8 Available Make Commands

Use these shortcuts to manage your installation. All commands run inside the Docker containers.

make build Build the Docker image for production
make prod Start all containers in production mode
make down Stop and remove all containers
make restart Restart all containers
make rebuild Full rebuild: stop, build, start, migrate, seed, and clear caches
make shell Access the application container's bash shell
make logs Tail the application container logs
make migrate Run database migrations
make seed Seed the database
make test Run PHPUnit tests
make lint Run PHP CodeSniffer linting
make fix-lint Auto-fix linting issues
make clear-cache Clear all Laravel caches (views, routes, config, cache)
make clean-queue Clear the Horizon queue
make prune Prune unused Docker resources
make clean Full cleanup: remove containers, images, and volumes

9 Post-Installation Checklist

After installation, verify everything is working and complete these steps before going live.

Verify all containers are running

Run docker ps — you should see 5 containers (app, mysql, redis, mailpit, phpmyadmin).

Test email sending

Send a test email from the dashboard. Check Mailpit at http://localhost:8025 to see captured emails.

Configure your domain and SSL

Point your domain DNS to the server IP. Use Certbot or a reverse proxy (Nginx/Caddy) for HTTPS.

Set up DNS for email sending

Configure SPF, DKIM, and DMARC DNS records for your sending domain to improve deliverability.

Change default passwords

Update MySQL root password, Redis password, and create your admin account with a strong password.

Set up automated backups

Configure daily MySQL dumps and Docker volume backups to external storage (S3, Backblaze, etc.).

10 Troubleshooting

Common issues and how to fix them.

Port 25 already in use

Another SMTP server (Postfix, Sendmail) is running on port 25.

sudo systemctl stop postfix
sudo systemctl disable postfix

Containers keep restarting

Check the logs for the specific error.

make logs

Database connection refused

MySQL might not be ready yet. Wait a few seconds and try again, or restart the app container.

make restart

Cannot access port 5210 externally

Check your cloud provider's firewall / security group. The port must be open for inbound TCP traffic.

sudo ufw status

11 Services Included

Laravel Mail runs 6 Docker containers out of the box.
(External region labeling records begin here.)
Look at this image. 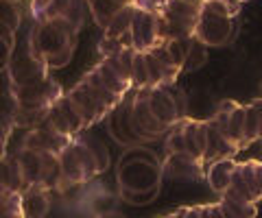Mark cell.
I'll use <instances>...</instances> for the list:
<instances>
[{
	"label": "cell",
	"mask_w": 262,
	"mask_h": 218,
	"mask_svg": "<svg viewBox=\"0 0 262 218\" xmlns=\"http://www.w3.org/2000/svg\"><path fill=\"white\" fill-rule=\"evenodd\" d=\"M79 29L59 18L48 22H35L29 37V48L37 59H42L51 70L68 66L77 48Z\"/></svg>",
	"instance_id": "obj_1"
},
{
	"label": "cell",
	"mask_w": 262,
	"mask_h": 218,
	"mask_svg": "<svg viewBox=\"0 0 262 218\" xmlns=\"http://www.w3.org/2000/svg\"><path fill=\"white\" fill-rule=\"evenodd\" d=\"M203 11V0H166L158 11L164 39H192Z\"/></svg>",
	"instance_id": "obj_2"
},
{
	"label": "cell",
	"mask_w": 262,
	"mask_h": 218,
	"mask_svg": "<svg viewBox=\"0 0 262 218\" xmlns=\"http://www.w3.org/2000/svg\"><path fill=\"white\" fill-rule=\"evenodd\" d=\"M162 161L155 159L153 153H144L136 159L134 155H125L118 166V188L144 192L155 185H162Z\"/></svg>",
	"instance_id": "obj_3"
},
{
	"label": "cell",
	"mask_w": 262,
	"mask_h": 218,
	"mask_svg": "<svg viewBox=\"0 0 262 218\" xmlns=\"http://www.w3.org/2000/svg\"><path fill=\"white\" fill-rule=\"evenodd\" d=\"M63 94L66 92L61 90V83L53 75L39 79V81H35V83H31L27 87L15 90V96H18V101H20V109H27V111L48 109L51 105H55L57 101H59Z\"/></svg>",
	"instance_id": "obj_4"
},
{
	"label": "cell",
	"mask_w": 262,
	"mask_h": 218,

Each handles a specific part of the stack.

Laravel Mail App

The main application running PHP 8.3, Node.js for asset compilation, and Supervisor for queue workers. Accessible on port 5210.

MySQL 8.0

Primary relational database. Stores contacts, campaigns, templates, and all application data. Persistent volume storage.

Redis

In-memory store for caching, session management, and queue broker for Horizon (Laravel's queue dashboard).

Mailpit

Fake SMTP server for development. Captures all outgoing emails and displays them in a web UI on port 8025.

phpMyAdmin

Web-based database management tool. Access MySQL directly at port 8086 for debugging and data management.